4. Why? Well, a high-quality frame will actually have plexiglass or another light plastic material in front of the print, rather than glass. Glass is heavy and will cause the bottom of the frame to bow, and often it will stick to the poster after a year or two, meaning that a ghosting effect will take place if you try to swap in a new poster. So, in all cases, avoid glass if possible; plastic is classier. Sounds strange, but it’s true.
4. That said, getting smaller-sized frames at a step or two above bargain-bin prices is usually worth it. Smaller-sized frames don’t bear as much weight, since the glass (or, preferably plexiglass or plastic) inside them isn’t nearly as large (and therefore not as heavy), and so they don’t bow quickly. Plus, because of their size, it’s easier to find things to put inside of them. For example, you can just blow up a few photographs you took during vacation or with friends to 8”x10”. Order them online for $3-5 a print as I’ve done here, pop each in a $15 frame and you can have a nice, personalized hanging.
5. Additionally, a series of smaller frames gives you a lot of options. You can make all kinds of patterns and move things around within your apartment regularly to change things up. Plus, if you think you might be moving after a year to two, they are easily portable and are versatile in new spaces.
6. A word about hanging a framed print: command hooks.

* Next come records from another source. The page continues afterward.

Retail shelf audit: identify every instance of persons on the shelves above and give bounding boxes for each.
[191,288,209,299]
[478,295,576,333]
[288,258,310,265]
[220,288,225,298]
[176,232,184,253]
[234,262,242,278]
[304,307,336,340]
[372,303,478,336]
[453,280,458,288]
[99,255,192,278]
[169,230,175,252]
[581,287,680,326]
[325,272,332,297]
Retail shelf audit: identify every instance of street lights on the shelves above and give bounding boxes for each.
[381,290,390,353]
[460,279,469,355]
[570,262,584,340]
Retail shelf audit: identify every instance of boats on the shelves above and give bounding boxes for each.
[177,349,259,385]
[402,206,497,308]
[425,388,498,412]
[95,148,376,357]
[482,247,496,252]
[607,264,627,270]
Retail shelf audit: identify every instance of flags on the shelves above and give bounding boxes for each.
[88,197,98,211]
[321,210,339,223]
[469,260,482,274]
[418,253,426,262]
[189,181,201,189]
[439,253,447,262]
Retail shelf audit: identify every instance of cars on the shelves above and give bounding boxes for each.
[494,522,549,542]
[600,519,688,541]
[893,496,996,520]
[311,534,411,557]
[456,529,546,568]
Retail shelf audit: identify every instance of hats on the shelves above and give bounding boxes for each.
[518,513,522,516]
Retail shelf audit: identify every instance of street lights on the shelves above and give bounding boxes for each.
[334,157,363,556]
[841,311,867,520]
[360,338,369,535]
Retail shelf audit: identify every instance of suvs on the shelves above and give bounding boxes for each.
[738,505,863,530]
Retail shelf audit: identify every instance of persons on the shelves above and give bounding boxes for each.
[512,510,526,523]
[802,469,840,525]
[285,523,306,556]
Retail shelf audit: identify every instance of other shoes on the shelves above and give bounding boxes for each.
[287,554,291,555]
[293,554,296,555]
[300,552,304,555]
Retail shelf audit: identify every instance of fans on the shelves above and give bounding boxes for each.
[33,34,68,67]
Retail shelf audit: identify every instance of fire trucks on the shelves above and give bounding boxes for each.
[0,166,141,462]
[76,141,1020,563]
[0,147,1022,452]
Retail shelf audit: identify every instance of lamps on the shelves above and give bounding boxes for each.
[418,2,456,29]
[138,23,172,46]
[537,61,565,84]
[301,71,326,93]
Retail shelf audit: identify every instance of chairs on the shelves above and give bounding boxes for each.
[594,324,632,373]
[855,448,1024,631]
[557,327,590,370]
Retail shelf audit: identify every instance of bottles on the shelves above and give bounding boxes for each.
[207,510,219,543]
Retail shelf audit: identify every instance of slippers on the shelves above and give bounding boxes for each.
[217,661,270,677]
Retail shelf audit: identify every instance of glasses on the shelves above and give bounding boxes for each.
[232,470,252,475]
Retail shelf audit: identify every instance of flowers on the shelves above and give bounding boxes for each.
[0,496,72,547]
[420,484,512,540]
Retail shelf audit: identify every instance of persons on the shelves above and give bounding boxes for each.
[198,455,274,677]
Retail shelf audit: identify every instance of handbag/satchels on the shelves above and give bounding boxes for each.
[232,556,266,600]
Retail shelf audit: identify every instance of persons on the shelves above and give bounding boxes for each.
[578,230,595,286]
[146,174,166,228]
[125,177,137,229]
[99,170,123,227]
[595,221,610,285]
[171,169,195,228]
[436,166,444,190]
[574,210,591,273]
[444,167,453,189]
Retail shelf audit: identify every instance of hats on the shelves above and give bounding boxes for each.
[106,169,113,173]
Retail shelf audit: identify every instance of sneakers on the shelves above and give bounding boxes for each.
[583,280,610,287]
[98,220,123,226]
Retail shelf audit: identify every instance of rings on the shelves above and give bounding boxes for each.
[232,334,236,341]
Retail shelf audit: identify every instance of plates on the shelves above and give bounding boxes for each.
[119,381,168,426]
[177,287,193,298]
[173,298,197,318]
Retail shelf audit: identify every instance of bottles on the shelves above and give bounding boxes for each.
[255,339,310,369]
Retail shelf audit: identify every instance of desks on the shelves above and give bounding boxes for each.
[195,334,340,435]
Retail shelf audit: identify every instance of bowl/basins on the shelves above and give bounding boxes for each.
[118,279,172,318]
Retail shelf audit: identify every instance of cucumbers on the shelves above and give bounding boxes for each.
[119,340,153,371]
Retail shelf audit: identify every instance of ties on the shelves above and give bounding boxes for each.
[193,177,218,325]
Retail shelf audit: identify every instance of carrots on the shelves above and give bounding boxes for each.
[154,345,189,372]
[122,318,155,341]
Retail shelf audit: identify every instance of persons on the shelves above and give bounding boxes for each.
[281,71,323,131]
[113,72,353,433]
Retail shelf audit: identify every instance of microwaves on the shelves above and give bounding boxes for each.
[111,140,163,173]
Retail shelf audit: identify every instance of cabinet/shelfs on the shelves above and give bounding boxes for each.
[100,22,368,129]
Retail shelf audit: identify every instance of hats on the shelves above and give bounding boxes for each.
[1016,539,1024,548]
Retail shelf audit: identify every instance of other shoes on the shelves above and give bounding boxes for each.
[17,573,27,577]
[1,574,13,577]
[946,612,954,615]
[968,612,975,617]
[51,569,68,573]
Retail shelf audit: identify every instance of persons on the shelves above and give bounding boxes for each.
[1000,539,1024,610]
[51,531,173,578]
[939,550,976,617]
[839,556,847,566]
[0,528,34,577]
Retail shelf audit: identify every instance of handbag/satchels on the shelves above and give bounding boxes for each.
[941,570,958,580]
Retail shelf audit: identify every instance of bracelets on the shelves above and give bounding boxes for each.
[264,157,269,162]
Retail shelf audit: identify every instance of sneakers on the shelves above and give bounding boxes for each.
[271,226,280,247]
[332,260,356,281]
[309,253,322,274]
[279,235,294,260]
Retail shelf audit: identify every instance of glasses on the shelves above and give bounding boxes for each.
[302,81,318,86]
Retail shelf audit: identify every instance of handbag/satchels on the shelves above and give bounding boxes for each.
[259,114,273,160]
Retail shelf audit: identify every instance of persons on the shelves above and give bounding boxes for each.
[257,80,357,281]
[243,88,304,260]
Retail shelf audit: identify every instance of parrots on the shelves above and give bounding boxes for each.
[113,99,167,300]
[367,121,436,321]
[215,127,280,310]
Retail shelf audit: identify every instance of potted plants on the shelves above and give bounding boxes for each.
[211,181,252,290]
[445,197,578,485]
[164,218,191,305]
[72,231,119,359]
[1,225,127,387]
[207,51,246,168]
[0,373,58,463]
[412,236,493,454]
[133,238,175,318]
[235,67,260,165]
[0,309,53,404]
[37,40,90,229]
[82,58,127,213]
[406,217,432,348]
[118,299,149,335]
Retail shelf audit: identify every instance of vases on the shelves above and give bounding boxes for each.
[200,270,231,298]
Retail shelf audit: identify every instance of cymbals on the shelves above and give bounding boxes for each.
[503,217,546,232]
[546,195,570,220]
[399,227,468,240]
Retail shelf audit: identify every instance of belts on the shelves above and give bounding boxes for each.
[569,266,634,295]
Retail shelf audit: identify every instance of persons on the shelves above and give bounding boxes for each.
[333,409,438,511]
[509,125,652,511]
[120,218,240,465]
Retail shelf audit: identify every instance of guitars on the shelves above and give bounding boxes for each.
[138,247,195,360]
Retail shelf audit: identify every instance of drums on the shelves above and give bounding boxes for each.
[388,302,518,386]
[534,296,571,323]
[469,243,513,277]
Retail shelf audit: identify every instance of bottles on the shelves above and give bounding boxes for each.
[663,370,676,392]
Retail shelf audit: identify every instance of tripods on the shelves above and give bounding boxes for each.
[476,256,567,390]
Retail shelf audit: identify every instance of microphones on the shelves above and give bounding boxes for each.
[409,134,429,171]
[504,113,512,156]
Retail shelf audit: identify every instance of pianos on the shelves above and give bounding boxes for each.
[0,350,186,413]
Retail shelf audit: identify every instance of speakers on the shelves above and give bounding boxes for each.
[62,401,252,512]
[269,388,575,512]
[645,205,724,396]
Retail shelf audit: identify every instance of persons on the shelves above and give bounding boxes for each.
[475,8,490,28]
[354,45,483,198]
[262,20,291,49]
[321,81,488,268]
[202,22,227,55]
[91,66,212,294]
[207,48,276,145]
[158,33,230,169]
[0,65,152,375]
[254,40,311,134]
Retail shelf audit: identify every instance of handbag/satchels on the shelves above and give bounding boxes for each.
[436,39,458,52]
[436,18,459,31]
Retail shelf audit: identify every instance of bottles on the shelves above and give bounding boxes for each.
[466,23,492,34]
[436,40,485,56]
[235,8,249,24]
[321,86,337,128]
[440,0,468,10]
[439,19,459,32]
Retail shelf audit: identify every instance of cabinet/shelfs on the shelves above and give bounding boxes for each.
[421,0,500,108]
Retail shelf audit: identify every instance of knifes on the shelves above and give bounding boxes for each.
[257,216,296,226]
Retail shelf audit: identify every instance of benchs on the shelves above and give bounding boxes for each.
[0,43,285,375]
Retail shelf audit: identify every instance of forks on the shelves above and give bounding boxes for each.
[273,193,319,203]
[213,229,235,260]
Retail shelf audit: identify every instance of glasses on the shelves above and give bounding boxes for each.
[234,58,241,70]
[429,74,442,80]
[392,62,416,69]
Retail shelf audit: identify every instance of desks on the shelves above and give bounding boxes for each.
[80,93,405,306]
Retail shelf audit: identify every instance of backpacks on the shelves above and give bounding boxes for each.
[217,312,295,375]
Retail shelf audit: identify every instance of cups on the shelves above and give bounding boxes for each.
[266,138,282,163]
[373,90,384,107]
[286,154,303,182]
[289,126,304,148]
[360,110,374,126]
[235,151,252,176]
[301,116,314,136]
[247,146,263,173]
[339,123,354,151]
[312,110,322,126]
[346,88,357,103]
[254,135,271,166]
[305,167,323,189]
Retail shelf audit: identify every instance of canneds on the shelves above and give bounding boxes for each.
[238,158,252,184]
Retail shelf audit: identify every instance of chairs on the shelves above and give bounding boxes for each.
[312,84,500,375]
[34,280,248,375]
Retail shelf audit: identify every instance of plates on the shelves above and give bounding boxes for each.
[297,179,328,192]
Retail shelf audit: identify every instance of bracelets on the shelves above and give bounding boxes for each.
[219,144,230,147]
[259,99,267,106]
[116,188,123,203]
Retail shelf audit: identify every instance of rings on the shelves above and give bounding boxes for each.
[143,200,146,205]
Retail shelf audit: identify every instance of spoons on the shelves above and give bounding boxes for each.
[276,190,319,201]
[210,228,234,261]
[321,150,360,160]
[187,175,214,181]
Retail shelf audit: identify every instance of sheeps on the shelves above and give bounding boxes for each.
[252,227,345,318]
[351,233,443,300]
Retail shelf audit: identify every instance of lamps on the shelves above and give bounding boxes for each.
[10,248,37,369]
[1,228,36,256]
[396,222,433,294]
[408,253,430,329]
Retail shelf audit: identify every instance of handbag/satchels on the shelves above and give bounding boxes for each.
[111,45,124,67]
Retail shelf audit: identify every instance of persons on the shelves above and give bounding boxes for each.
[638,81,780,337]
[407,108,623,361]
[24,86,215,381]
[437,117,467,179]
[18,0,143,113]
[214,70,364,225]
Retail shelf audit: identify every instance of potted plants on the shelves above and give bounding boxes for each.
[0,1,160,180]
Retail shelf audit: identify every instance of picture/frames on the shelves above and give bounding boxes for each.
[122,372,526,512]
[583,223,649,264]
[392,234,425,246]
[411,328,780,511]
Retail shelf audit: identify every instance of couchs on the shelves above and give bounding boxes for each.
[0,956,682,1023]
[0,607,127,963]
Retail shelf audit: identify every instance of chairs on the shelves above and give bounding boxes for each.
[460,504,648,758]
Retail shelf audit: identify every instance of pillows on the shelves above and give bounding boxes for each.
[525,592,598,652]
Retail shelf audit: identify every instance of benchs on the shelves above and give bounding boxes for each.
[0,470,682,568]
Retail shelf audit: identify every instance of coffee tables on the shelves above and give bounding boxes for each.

If it’s at all heavy, you want a command hook instead of just a plain nail in the wall. A command hook is made to bear a lot of weight, it’s easy to use, and it won’t leave an overly large mark on your wall, so you’ll be sure to get your security deposit back. They’re available at any hardware store. A package of five or six should cost about two dollars.
7. Posters and frames are not the end-all-and-be-all: I’ve recently discovered decals. Yes, decals. They’re surprisingly cool – and this company, Blik has tons of them at great prices. They’re hipstery and trendy and, trust me, they look very seamless and cool on your wall. You can see a detail of a series of butterfly decals that I put up in my bathroom. Spruces things up quite nicely, eh?
8. If you go to IKEA or another furniture store, you can buy shelving that you nail directly into your wall. This will create somewhat larger holes in the wall, so you might want to talk to your landlord, but once you put them up, you can put all sorts of tchotchkes, vases, candles, or sports memorabilia on them and really make the place personalized and homey with objects you already have, but don’t have a good place to put.
Well, hope these tips help. If you have any ideas yourself, or any questions, feel free to shoot me an email or post a comment below.
At an estate sale this summer I found a 34″x44″ oil painted reproduction of a painting of Paris and bargained it down to $30! It’s “real” art and I’m going to love it long after I leave my first place!
I am also lucky that we are cleaning out a relative’s house and I am able to snatch up all the unwanted art that is already framed!
In my first place after college, I did a collage of posters, prints, photos and other art decor on my wall. It seems to be pretty popular, but it’s easy and fills up the space nicely. You don’t even have to have a consistent theme. You can even take the decal idea mentioned above, and layer a frame over it, leaving the frame empty.